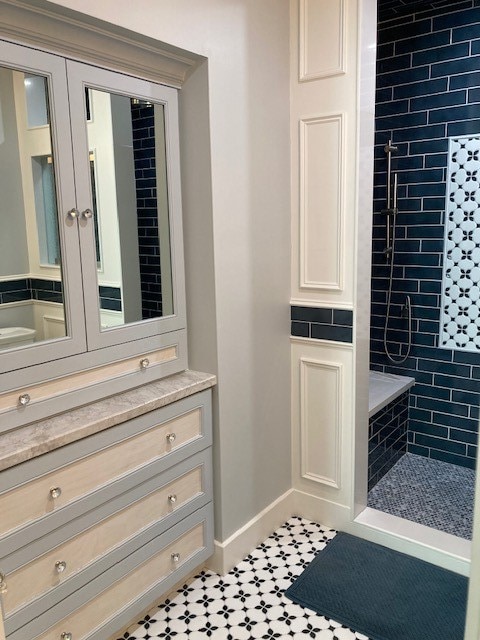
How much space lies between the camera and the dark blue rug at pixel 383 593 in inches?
75.2

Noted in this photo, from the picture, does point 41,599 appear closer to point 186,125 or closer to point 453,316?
point 186,125

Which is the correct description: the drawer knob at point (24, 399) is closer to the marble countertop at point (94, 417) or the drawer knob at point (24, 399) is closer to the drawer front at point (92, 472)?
the marble countertop at point (94, 417)

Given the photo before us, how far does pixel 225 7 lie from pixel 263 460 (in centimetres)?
188

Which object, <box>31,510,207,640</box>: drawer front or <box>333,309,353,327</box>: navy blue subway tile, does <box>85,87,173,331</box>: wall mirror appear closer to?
<box>333,309,353,327</box>: navy blue subway tile

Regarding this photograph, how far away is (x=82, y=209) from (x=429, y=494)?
227cm

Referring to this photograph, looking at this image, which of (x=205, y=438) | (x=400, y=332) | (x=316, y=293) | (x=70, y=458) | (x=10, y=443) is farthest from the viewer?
(x=400, y=332)

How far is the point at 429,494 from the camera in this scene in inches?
109

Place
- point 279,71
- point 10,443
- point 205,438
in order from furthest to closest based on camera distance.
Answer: point 279,71 → point 205,438 → point 10,443

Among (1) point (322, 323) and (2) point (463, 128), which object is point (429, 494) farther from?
(2) point (463, 128)

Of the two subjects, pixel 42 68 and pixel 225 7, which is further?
pixel 225 7

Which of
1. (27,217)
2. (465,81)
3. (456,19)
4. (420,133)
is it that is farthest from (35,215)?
(456,19)

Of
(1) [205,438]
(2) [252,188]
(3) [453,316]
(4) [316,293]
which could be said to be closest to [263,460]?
(1) [205,438]

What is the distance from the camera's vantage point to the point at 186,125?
198 centimetres

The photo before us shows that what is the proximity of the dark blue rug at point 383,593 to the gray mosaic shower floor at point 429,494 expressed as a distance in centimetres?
31
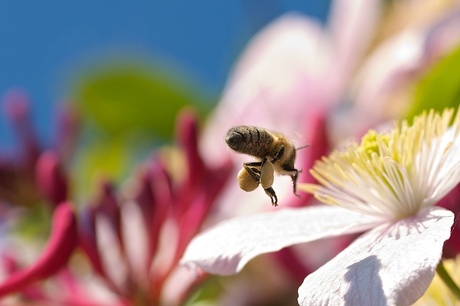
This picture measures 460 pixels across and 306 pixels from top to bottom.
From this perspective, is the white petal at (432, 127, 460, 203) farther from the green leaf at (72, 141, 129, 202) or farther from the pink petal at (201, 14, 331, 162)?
the green leaf at (72, 141, 129, 202)

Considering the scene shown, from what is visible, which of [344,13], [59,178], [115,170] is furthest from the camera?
[115,170]

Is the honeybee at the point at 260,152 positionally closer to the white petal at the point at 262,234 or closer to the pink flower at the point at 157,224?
the white petal at the point at 262,234

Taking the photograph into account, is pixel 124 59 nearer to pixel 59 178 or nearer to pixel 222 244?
pixel 59 178

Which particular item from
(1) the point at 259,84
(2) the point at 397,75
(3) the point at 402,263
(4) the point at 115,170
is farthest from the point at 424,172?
(4) the point at 115,170

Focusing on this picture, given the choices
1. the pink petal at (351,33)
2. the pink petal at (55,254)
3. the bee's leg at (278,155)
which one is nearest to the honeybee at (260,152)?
the bee's leg at (278,155)

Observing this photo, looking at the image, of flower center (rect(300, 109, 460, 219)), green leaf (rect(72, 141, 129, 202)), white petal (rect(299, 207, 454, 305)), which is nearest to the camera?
white petal (rect(299, 207, 454, 305))

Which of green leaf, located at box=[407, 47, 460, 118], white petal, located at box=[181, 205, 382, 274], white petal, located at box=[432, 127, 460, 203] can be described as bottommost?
white petal, located at box=[181, 205, 382, 274]

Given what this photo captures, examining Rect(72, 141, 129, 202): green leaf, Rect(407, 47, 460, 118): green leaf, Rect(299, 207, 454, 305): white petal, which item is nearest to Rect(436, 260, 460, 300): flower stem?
Rect(299, 207, 454, 305): white petal
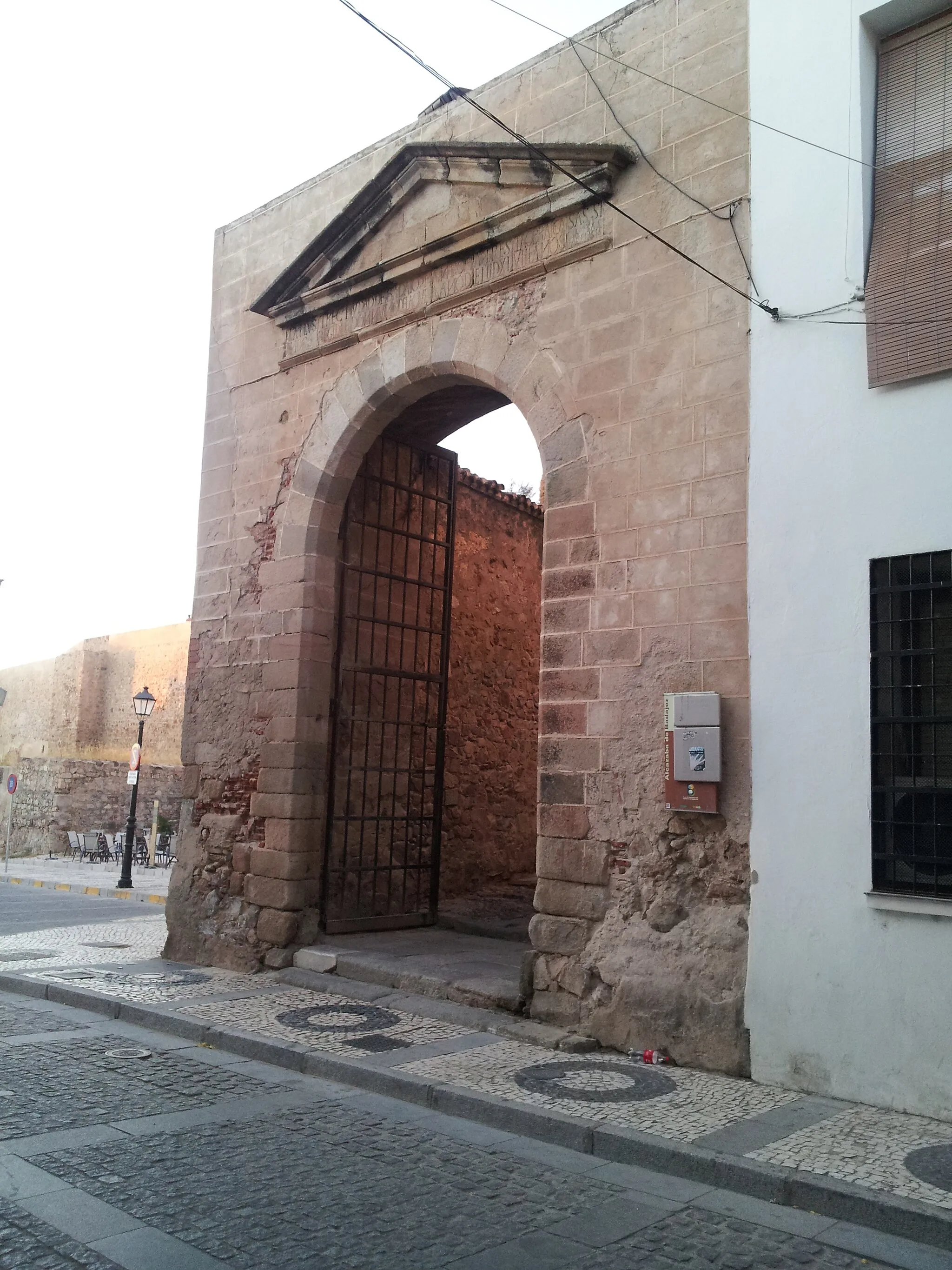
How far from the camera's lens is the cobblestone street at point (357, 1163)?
3.36 metres

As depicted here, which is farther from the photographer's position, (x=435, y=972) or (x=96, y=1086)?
(x=435, y=972)

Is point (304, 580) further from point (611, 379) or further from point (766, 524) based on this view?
point (766, 524)

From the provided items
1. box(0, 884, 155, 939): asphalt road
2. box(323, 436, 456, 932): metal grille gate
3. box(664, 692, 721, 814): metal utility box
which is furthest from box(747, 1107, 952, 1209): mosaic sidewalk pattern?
box(0, 884, 155, 939): asphalt road

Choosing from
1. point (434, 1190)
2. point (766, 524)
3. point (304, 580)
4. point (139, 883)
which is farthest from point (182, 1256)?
point (139, 883)

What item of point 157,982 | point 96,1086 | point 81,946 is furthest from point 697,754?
point 81,946

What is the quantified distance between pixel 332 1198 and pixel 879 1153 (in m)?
2.13

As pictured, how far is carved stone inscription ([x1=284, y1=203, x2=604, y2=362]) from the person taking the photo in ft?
22.4

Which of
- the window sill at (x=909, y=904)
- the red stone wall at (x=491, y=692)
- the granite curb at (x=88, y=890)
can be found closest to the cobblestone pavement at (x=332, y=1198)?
the window sill at (x=909, y=904)

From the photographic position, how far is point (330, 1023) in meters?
6.36

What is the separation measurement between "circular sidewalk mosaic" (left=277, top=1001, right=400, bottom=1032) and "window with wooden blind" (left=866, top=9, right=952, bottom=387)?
176 inches

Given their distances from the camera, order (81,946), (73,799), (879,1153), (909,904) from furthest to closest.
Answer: (73,799) < (81,946) < (909,904) < (879,1153)

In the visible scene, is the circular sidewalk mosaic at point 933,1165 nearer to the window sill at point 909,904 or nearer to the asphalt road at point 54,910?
the window sill at point 909,904

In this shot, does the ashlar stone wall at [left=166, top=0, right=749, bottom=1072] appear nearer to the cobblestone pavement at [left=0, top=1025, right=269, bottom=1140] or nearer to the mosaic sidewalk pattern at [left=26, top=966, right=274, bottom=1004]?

────────────────────

• Written exercise
Print exactly the lines above, starting at the line that contains "How far from" and ending with the last line of the records, both included.

• Output of the task
How far from the camera's lens is the cobblestone street at point (357, 1163)?
3.36 metres

As depicted here, which is farther from the photographer's position, (x=435, y=972) or (x=96, y=1086)?
(x=435, y=972)

Is point (304, 580) further from point (611, 379) or further from point (766, 524) based on this view?
point (766, 524)

From the provided items
1. box(0, 884, 155, 939): asphalt road
2. box(323, 436, 456, 932): metal grille gate
3. box(664, 692, 721, 814): metal utility box
which is furthest from box(747, 1107, 952, 1209): mosaic sidewalk pattern?
box(0, 884, 155, 939): asphalt road

Choosing from
1. point (434, 1190)
2. point (766, 524)
3. point (304, 580)
4. point (139, 883)
which is farthest from point (182, 1256)?
point (139, 883)

What item of point 157,982 | point 96,1086 | point 81,946 is furthest from point 697,754?
point 81,946

What is the quantified distance between pixel 332 1198 and pixel 879 1153 (in m)?
2.13

As pictured, how far is carved stone inscription ([x1=284, y1=203, x2=604, y2=362]) from the person taking the photo in ft?
22.4

Which of
- the window sill at (x=909, y=904)
- the red stone wall at (x=491, y=692)
- the granite curb at (x=88, y=890)
can be found closest to the cobblestone pavement at (x=332, y=1198)?
the window sill at (x=909, y=904)

From the photographic position, how far is point (330, 1023) in meters?
6.36

What is the separation measurement between "circular sidewalk mosaic" (left=277, top=1001, right=400, bottom=1032) and "window with wooden blind" (left=866, top=9, right=952, bottom=387)?
176 inches

Given their distances from the camera, order (81,946), (73,799), (879,1153), (909,904) from furthest to closest.
Answer: (73,799) < (81,946) < (909,904) < (879,1153)

In the visible scene, is the circular sidewalk mosaic at point 933,1165 nearer to the window sill at point 909,904 or nearer to the asphalt road at point 54,910?
the window sill at point 909,904

In this shot, does the ashlar stone wall at [left=166, top=0, right=749, bottom=1072] appear nearer to the cobblestone pavement at [left=0, top=1025, right=269, bottom=1140] or nearer to the mosaic sidewalk pattern at [left=26, top=966, right=274, bottom=1004]?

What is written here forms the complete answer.